Dem Sportbund Leverkusen könnte bald einen Vertreter in den Betriebsausschuss Sportpark entsenden dürfen, meldet der Anzeiger. Einen entsprechenden Antrag sei von CDU und SPD gemeinsam gestellt worden. Sportbund-Vorsitzender Karl-Josef Weißenfels solle „dem Vernehmen nach“ diese Position übernehmen.

Im Streit um den Bürgerbusch gehe es um die Summe von 150.000 Euro, setzt die RP heute ihre Berichterstattung zur Klage des Bürgerbusch-Käufers Wilfried Hilgert aus Köln gegen den Vorbesitzer Geza von Diergardt, der in Kanada lebe, fort.

Die Kooperation des Chemparks mit dem Nanjing Chemical Industry Park (siehe hier) nutzt die RP zu einer Betrachtung über die rosige Zukunft des einstigen Bayerwerks.

Keine rosige Zukunft ist bis auf weiteres dem Bayer-Leberkrebsmittel Nexavar beschert, zumindest nicht in Großbritannien. Dort habe die Aufsichtsbehörde Nice das Mittel mit der Begründung abgelehnt, es sei zu teuer, meldet Reuters.

Die heimliche Eliteschule Leverkusens feiert 2010 Jubiläum: Das Freiherr-vom-Stein-Gymnasium wird 50 Jahre alt, der Anzeiger weiß, welche „erfolgreichen Menschen“ unter den Ehemaligen die Schule dann neuerlich beehren sollen: Unter anderem die Autorinnen Maren Gottschalk und Ulla Hahn, die Journalisten Werner Sonne und Christoph Droesser, Ernst Grigat vom Chempark oder Pianist Falko Steinberg.
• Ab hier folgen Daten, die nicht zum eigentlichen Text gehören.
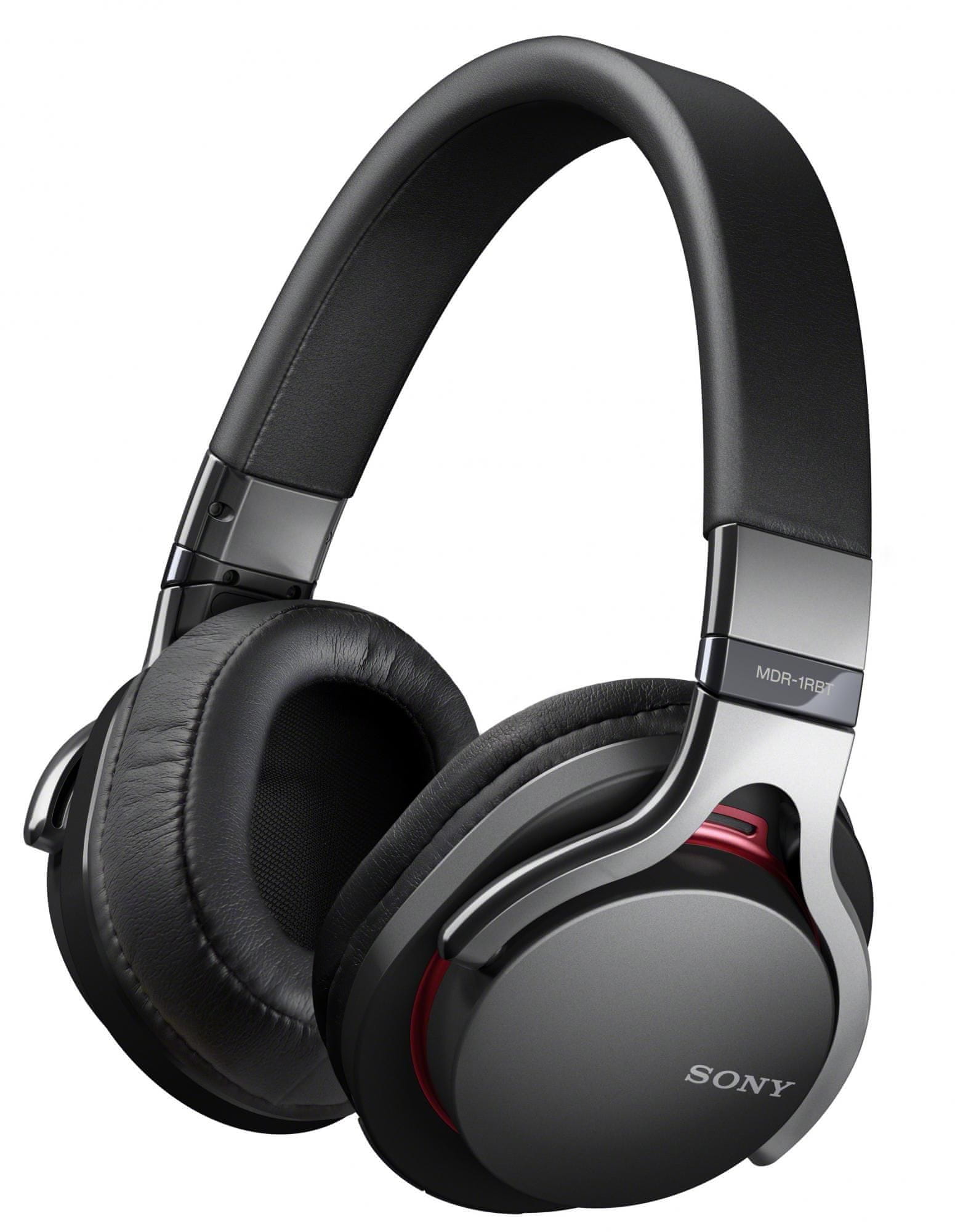 Sony Bluetooth slušalke MDR-1 RBT, črne mimovrste=)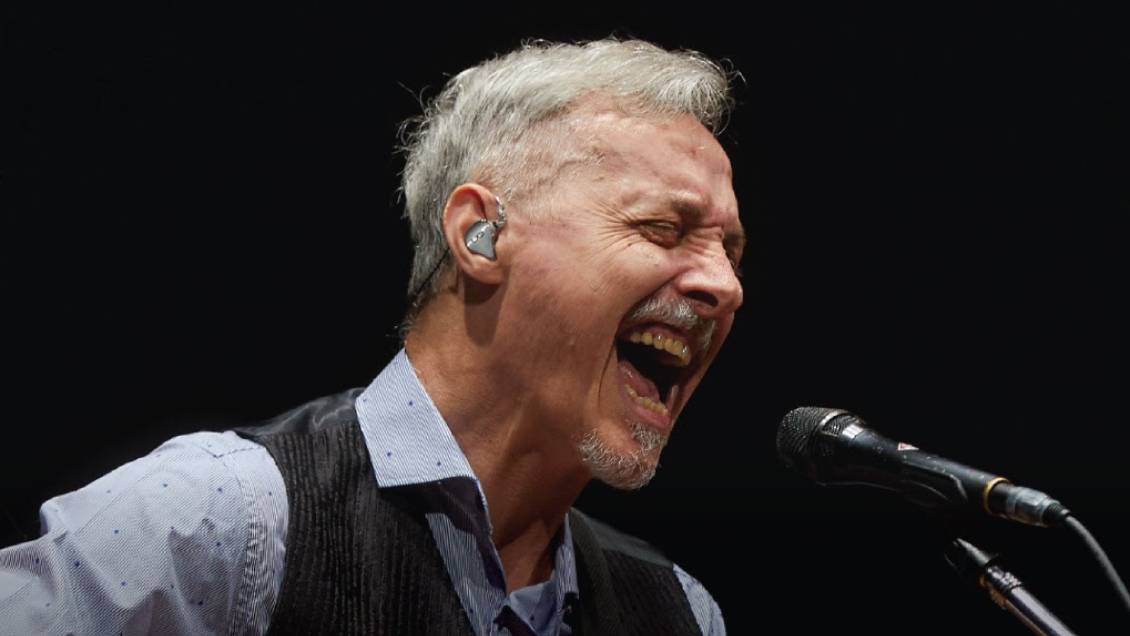 Pedro Aznar realizará gira por Chile en octubre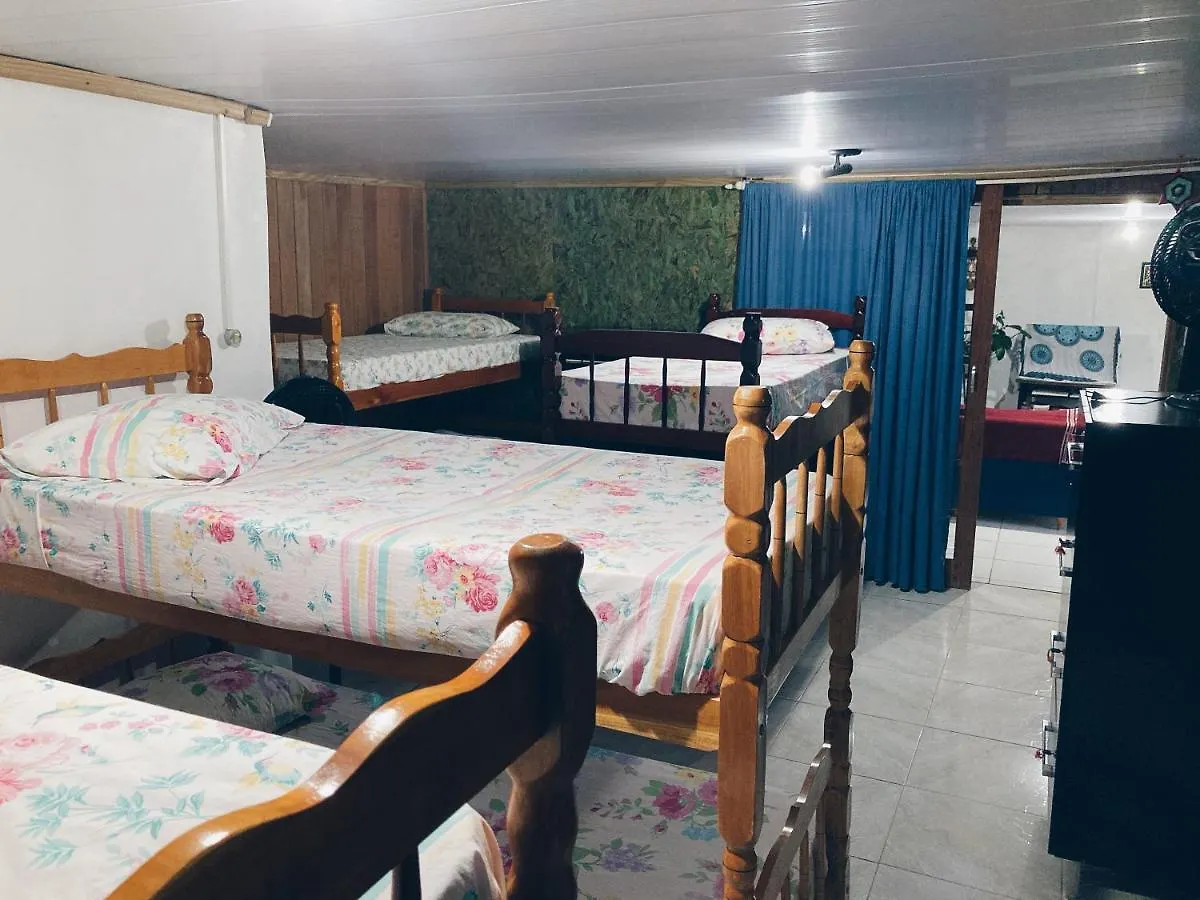 Hostel Oraculo Da Praia Do Rosa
Auf dem Schrottplatz Bender in Küppersteg umgesehen hat sich ein Fernsehteam des WDR: Dort wundert sich Peter Bender immer noch über die Abwrackwut der Autofahrer, sein Schrottplatz sei immer noch voll. Der TV-Bericht ist hier abrufbar. Und dazu passend hier noch einmal das bedrückende Dokument der allerletzten Fahrt eines im Medienmoloch Leverkusen einst berüchtigten Autos, ebenfalls bei Bender. Achtung: melancholischer Blick bei 1:23.

Kultur: In der Studio-Galerie im Forum stellen Künstler aus dem Opladener Künstlerbunker ab heute und bis zum 18. Januar Arbeiten aus, Anzeiger und RP berichten.
Und eine Lesung heute Abend in der Erholungshaus-Kulisse kündigt der Anzeiger an: Dorota Masłowska (hier bei Wikipedia) liest um 20 Uhr aus ihrem Roman „Zwei arme Polnisch sprechende Rumänen“.